The pairing of two wild growing mismatched plant species in South Asia, led to the final birth of the hybrid banana we enjoy today. Thousands of years ago, early experiments showed that some of the results from cross pollinated the inedible fruit plants produced a tasty seedless bright yellow fruit in an unusual and amusing shape.

Fortunately, agriculturalists found they could cultivate the plant from suckering shoots and cuttings taken from the underground stem. The plant produced this way, remains sterile but can be widely propagated with help. Traders carried the fruit to other countries, sparing the tasty fruit from an otherwise evolutionary dead end.

The banana and its close relative the plantain grow in a number of different varieties with the most popular being the shapely sweet tasting dessert banana, 'the Cavendish' which is found in all supermarkets and milkshakes. The 'Cavendish' is exported all over the world on an industrial scale from commercial plantations in the tropics, with every one genetically identical, producing the same flavour, colour and shape.

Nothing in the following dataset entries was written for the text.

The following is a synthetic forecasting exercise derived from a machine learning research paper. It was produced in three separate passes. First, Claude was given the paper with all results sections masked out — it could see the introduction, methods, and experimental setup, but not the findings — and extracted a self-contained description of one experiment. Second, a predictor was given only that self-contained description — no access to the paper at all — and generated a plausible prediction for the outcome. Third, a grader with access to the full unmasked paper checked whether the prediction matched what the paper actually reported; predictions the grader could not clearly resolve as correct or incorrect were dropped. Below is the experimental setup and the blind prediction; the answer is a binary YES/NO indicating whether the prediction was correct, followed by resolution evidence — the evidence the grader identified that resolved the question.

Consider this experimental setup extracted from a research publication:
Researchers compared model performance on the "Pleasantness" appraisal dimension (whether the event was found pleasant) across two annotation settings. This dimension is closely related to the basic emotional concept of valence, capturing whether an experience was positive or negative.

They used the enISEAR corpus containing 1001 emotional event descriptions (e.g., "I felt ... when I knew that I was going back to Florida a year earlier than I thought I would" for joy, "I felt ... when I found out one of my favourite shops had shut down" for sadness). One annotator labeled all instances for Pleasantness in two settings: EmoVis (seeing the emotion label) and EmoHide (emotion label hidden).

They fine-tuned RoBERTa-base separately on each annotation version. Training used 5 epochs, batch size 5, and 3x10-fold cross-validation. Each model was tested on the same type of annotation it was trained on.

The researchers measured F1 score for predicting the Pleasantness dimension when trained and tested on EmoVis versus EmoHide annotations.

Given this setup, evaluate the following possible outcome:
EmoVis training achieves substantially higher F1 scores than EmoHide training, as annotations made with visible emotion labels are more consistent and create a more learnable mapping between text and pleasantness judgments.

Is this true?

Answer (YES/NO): NO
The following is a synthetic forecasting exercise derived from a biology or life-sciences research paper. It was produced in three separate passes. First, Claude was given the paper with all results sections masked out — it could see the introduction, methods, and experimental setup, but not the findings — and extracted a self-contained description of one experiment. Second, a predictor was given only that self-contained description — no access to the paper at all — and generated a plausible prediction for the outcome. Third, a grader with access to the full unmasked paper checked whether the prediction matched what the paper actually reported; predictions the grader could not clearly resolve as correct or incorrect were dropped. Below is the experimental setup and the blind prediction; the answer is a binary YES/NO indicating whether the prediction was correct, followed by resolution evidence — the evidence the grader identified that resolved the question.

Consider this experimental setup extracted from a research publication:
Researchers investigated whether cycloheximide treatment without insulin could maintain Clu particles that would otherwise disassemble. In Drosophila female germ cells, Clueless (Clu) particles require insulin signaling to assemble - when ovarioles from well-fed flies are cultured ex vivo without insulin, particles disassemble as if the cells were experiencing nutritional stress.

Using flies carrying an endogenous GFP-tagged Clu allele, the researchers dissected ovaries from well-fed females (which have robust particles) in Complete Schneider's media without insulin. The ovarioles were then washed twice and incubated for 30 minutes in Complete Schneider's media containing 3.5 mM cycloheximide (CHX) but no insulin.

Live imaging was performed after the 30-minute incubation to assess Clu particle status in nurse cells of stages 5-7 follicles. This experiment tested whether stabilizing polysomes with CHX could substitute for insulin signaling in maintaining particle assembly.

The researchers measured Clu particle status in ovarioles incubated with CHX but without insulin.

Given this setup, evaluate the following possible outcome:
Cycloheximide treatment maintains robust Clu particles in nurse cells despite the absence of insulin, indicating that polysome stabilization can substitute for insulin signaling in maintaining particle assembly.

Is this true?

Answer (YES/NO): YES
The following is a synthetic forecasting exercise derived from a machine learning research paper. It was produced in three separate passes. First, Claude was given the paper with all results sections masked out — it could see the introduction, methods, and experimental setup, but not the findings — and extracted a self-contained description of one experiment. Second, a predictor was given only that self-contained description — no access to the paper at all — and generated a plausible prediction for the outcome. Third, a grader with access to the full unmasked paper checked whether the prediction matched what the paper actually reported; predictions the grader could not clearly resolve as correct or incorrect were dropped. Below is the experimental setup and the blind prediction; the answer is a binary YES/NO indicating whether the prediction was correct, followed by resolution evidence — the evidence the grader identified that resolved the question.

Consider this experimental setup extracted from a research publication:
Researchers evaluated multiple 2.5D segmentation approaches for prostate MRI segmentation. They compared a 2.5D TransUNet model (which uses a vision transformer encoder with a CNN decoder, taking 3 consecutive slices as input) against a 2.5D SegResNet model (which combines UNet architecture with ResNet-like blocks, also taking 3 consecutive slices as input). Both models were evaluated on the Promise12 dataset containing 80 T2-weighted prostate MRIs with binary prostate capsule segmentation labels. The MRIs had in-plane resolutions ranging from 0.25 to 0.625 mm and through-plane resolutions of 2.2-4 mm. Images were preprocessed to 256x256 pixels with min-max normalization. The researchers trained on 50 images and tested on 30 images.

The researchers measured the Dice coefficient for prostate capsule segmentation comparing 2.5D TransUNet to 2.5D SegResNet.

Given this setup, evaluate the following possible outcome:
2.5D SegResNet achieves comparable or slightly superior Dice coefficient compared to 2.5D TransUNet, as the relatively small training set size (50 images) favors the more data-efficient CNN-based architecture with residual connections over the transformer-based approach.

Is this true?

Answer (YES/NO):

Numerous varieties of banana and plantain are cultivated for local consumption in Asia and Africa, but none has the same world wide demand as the 'Cavendish'. Bananas are prone to diseases and crop consuming insects and a severe outbreak could easily spread, destroying the whole genetic plantations and causing mass starvation in tropical regions.

Until the mid twentieth century, most bananas supplied to the developed world belong to the 'Gros Michel' cultivar were sweet and had a longer shelf life, making them more suitable for export, but from the early part of the century the large plantations of 'Big Mike' proved to be seriously fertile for a fungal affliction known as 'Panama Disease' which affected the crops of bananas and turned them into rotting piles of vegetation.

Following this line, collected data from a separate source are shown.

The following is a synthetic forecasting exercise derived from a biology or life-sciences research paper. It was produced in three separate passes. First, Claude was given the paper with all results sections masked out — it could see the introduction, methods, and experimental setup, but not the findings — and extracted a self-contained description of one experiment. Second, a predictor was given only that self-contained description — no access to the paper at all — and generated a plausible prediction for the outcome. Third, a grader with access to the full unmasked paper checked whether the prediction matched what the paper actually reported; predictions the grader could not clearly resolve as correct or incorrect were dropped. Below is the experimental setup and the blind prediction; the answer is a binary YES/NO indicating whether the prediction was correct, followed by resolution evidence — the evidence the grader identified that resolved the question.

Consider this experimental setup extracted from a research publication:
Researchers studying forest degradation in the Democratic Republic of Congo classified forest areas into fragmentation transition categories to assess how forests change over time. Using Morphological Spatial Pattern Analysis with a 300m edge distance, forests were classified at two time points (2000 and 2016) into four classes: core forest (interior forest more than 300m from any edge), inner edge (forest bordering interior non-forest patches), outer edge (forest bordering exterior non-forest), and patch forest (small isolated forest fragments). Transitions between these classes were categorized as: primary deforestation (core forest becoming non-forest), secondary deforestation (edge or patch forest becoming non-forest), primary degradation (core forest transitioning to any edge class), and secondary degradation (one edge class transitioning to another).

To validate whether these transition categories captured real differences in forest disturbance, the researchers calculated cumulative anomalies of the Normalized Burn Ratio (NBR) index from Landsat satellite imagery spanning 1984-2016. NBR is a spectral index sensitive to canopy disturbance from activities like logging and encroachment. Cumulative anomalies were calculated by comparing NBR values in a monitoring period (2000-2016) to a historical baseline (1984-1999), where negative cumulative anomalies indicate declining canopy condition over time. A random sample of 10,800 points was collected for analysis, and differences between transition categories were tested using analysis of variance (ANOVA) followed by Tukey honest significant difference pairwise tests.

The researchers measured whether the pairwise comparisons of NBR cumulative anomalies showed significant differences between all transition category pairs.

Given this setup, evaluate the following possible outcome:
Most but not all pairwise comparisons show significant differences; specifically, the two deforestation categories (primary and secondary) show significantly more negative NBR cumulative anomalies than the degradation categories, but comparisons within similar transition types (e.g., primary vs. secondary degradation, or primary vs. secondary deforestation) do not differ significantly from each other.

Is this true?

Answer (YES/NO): NO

Big Mike found them selves in a race against time to reproduce and establish new crops in disease free areas of the rainforest with many producers on the edge of bankruptcy, but in the 1950's the Vietnamese Cavendish appeared. By the 1960's the distinct taste of Big Mike was extinct, lost to the public with the new Cavendish being given the thumbs up by the public.

In the 1070's a disease called the Black Sigatoka was given vigorous doses of pesticides, but a new strain of the Panama disease has been wiping out the banana including the previously resistant Cavendish in Asia. It has not yet hit commercial planters in Southeast Africa, though it is believed to be only a matter time.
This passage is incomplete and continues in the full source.